Copy the records word for word, starting at the line that contains "How much of" and ending at the line that contains "What is the distance". Leave out the pictures.

— start —

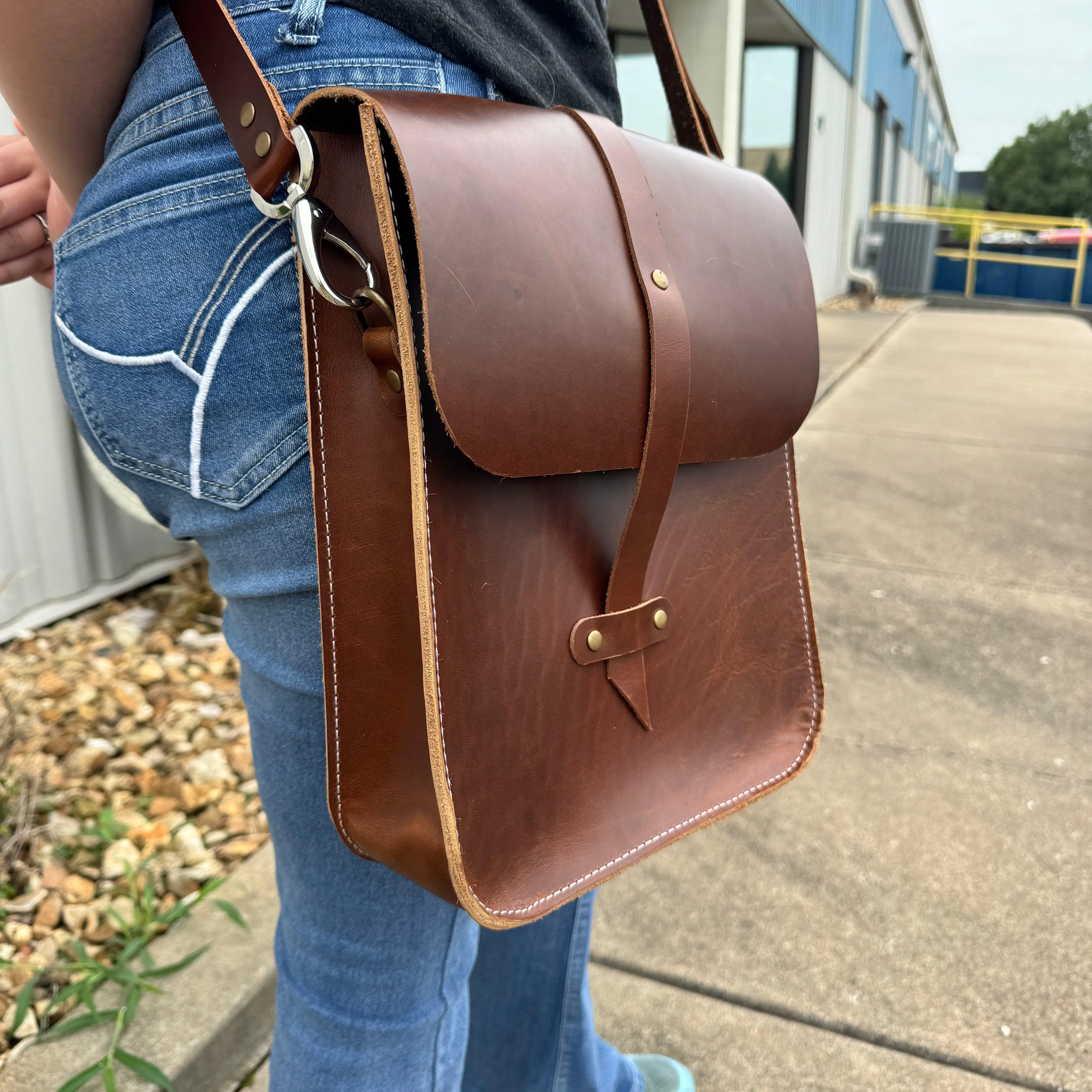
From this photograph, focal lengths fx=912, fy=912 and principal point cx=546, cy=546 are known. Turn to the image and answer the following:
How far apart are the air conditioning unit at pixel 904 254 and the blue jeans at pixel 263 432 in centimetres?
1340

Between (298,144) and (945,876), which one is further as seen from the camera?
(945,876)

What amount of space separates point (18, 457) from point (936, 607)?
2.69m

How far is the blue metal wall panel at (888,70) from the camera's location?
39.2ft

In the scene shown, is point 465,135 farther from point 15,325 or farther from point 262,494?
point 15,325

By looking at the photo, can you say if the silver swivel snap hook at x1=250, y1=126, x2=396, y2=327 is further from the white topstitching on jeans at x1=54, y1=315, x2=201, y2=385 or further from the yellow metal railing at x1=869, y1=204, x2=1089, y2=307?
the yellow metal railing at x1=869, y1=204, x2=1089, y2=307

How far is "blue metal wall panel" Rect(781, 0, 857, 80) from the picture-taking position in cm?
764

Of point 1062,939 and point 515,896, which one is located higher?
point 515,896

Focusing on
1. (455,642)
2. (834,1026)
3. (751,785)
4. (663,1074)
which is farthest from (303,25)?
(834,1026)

— end —
— start —

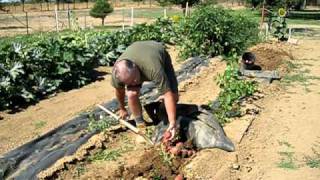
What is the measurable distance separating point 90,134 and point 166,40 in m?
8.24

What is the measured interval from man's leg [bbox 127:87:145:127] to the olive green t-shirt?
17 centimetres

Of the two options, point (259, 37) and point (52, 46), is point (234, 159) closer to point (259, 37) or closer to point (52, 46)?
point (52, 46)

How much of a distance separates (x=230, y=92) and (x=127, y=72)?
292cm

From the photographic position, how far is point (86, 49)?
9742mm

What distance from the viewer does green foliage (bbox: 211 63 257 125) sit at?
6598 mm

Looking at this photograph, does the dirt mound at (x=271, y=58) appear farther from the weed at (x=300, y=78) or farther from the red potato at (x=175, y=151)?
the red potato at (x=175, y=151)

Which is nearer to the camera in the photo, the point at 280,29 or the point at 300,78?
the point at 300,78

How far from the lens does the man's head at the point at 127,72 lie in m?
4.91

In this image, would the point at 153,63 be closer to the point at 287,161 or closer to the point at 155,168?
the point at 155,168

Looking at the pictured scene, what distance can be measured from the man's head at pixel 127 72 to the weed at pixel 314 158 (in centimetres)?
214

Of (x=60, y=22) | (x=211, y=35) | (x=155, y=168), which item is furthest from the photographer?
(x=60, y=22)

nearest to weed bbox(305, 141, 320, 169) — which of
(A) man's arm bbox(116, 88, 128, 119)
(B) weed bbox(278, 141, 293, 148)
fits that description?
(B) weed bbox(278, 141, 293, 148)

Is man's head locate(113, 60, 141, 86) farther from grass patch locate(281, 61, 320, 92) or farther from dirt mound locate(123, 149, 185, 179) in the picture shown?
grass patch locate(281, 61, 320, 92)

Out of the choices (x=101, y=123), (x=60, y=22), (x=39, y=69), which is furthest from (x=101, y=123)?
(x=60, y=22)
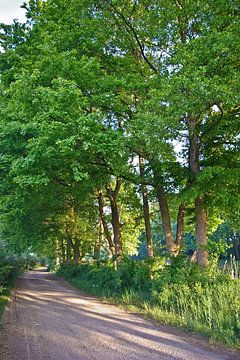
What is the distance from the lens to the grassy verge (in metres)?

— end —

## WORKED ANSWER
How much of a distance separates (x=230, y=92) and (x=127, y=72)?
292cm

From the photographic position, how far is point (86, 49)?
9742mm

What distance from the viewer does green foliage (bbox: 211 63 257 125) sit at?
6598 mm

Looking at this photograph, does the dirt mound at (x=271, y=58) appear farther from the weed at (x=300, y=78) or farther from the red potato at (x=175, y=151)?
the red potato at (x=175, y=151)

Which is nearer to the camera in the photo, the point at 280,29 or the point at 300,78?
the point at 300,78

How far from the lens does the man's head at the point at 127,72 lie in m?
4.91

In this image, would the point at 153,63 be closer to the point at 287,161 or closer to the point at 155,168?
the point at 155,168

Looking at the pictured scene, what distance can be measured from the man's head at pixel 127 72 to the weed at pixel 314 158 (in centimetres)?
214

Of (x=60, y=22) | (x=211, y=35) | (x=155, y=168), which item is furthest from the photographer?
(x=60, y=22)

nearest to weed bbox(305, 141, 320, 169) — which of
(A) man's arm bbox(116, 88, 128, 119)
(B) weed bbox(278, 141, 293, 148)
fits that description?
(B) weed bbox(278, 141, 293, 148)

Is man's head locate(113, 60, 141, 86) farther from grass patch locate(281, 61, 320, 92) or farther from dirt mound locate(123, 149, 185, 179) in the picture shown?
grass patch locate(281, 61, 320, 92)

Out of the choices (x=101, y=123), (x=60, y=22), (x=39, y=69), which is furthest from (x=101, y=123)?
(x=60, y=22)
What is the distance from the lens to the grassy verge (in metres)?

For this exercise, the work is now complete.